(Spatial question records)
=====

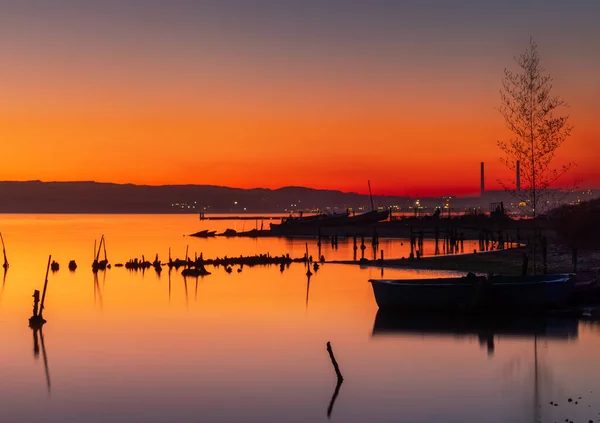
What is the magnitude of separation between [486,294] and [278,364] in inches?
427

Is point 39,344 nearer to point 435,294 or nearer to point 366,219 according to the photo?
point 435,294

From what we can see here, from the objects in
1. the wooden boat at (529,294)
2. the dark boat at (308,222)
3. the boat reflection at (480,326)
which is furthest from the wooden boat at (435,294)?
the dark boat at (308,222)

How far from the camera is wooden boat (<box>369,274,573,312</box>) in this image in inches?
1300

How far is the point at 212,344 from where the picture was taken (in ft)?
99.3

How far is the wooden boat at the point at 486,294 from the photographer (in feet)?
108

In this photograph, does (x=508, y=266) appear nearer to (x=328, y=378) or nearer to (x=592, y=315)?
(x=592, y=315)


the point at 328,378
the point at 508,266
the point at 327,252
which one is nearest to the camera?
the point at 328,378

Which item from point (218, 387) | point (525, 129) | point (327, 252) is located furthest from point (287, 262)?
point (218, 387)

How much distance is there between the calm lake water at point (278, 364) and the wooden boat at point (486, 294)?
3.17 feet

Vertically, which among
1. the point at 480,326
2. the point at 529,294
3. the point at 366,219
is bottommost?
the point at 480,326

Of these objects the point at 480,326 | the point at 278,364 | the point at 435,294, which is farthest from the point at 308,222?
the point at 278,364

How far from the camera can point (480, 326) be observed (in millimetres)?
31531

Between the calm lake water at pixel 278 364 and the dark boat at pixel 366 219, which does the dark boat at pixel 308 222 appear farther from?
the calm lake water at pixel 278 364

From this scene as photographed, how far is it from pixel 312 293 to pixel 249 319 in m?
9.80
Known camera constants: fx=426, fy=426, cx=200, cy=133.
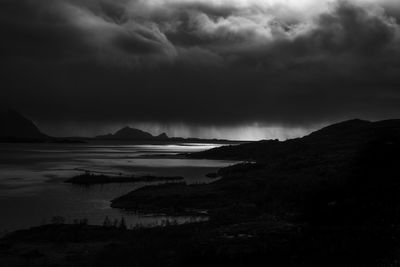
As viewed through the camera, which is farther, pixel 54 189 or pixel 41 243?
pixel 54 189

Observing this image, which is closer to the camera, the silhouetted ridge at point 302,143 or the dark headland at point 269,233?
the dark headland at point 269,233

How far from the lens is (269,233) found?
76.6ft

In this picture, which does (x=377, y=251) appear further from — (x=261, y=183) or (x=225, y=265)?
(x=261, y=183)

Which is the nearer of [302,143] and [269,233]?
[269,233]

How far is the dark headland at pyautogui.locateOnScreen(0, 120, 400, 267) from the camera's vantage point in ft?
61.6

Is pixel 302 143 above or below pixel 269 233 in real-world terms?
above

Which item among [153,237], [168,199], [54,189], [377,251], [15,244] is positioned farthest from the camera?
[54,189]

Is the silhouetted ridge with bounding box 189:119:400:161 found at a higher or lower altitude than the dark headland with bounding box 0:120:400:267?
higher

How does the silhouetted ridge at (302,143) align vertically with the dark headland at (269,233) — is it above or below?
above

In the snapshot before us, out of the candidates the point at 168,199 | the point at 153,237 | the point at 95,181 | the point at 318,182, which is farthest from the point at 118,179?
the point at 153,237

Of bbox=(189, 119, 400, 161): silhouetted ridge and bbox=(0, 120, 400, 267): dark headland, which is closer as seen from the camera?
bbox=(0, 120, 400, 267): dark headland

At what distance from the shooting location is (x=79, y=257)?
25.6 meters

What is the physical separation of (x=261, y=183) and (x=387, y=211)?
1172 inches

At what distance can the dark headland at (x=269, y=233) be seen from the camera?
61.6ft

=====

Would you mind returning each entry above word for word, skipping the images?

• [Answer to this task]
What is the magnitude of separation between [486,294] and [278,364] in inches?
427

Is point 39,344 nearer to point 435,294 or nearer to point 366,219 according to the photo?
point 435,294

From what we can see here, from the objects in
1. the wooden boat at (529,294)
2. the dark boat at (308,222)
3. the boat reflection at (480,326)
which is furthest from the wooden boat at (435,294)?
the dark boat at (308,222)

How far from the camera is wooden boat (<box>369,274,573,312</box>) in this image in inches?
1300

How far is the point at 212,344 from where the picture was taken (in ft)?
99.3

How far is the wooden boat at the point at 486,294 from the photographer (in feet)?
108

In this photograph, does (x=508, y=266) appear nearer to (x=328, y=378) or nearer to (x=592, y=315)?
(x=592, y=315)


the point at 328,378
the point at 508,266
the point at 327,252
which one is nearest to the camera?
the point at 328,378

Which item from point (218, 387) | point (525, 129) | point (327, 252) is located furthest from point (287, 262)?
point (218, 387)

How much distance is there between the calm lake water at point (278, 364) and the wooden boat at point (486, 294)?
3.17 feet

Vertically, which among
1. the point at 480,326
2. the point at 529,294
3. the point at 366,219
is bottommost?
the point at 480,326

Of these objects the point at 480,326 | the point at 278,364 | the point at 435,294, which is farthest from the point at 308,222?
the point at 278,364

How far from the camera can point (480, 326) be observed (in millimetres)?
31531

Between the calm lake water at pixel 278 364 and the dark boat at pixel 366 219, which does the dark boat at pixel 308 222 appear farther from?
the calm lake water at pixel 278 364

From this scene as photographed, how far is it from pixel 312 293 to pixel 249 319 in m?
9.80
Known camera constants: fx=426, fy=426, cx=200, cy=133.
As viewed through the camera, which is farther, pixel 54 189 or pixel 41 243?
pixel 54 189

Observing this image, which is closer to the camera, the silhouetted ridge at point 302,143 or the dark headland at point 269,233?
the dark headland at point 269,233

How far from the lens is (269,233) found?
76.6ft

In this picture, which does (x=377, y=251) appear further from — (x=261, y=183) or (x=225, y=265)?
(x=261, y=183)

Which is the nearer of [302,143] and [269,233]?
[269,233]

How far is the dark headland at pyautogui.locateOnScreen(0, 120, 400, 267) from the camera's vantage point in ft?
61.6

Is pixel 302 143 above or below pixel 269 233 in real-world terms?
above

Which item among [153,237], [168,199], [54,189], [377,251], [15,244] is positioned farthest from the camera?
[54,189]

Is the silhouetted ridge with bounding box 189:119:400:161 found at a higher or lower altitude than the dark headland with bounding box 0:120:400:267?
higher

How does the silhouetted ridge at (302,143) align vertically with the dark headland at (269,233) — is it above or below?
above

In the snapshot before us, out of the candidates the point at 168,199 | the point at 153,237 | the point at 95,181 | the point at 318,182, which is farthest from the point at 118,179?
the point at 153,237

Of bbox=(189, 119, 400, 161): silhouetted ridge and bbox=(0, 120, 400, 267): dark headland, which is closer as seen from the camera?
bbox=(0, 120, 400, 267): dark headland

At what distance from the shooting location is (x=79, y=257)?
25.6 meters

What is the physical separation of (x=261, y=183) and (x=387, y=211)?
1172 inches

At what distance can the dark headland at (x=269, y=233) be seen from the camera?
61.6ft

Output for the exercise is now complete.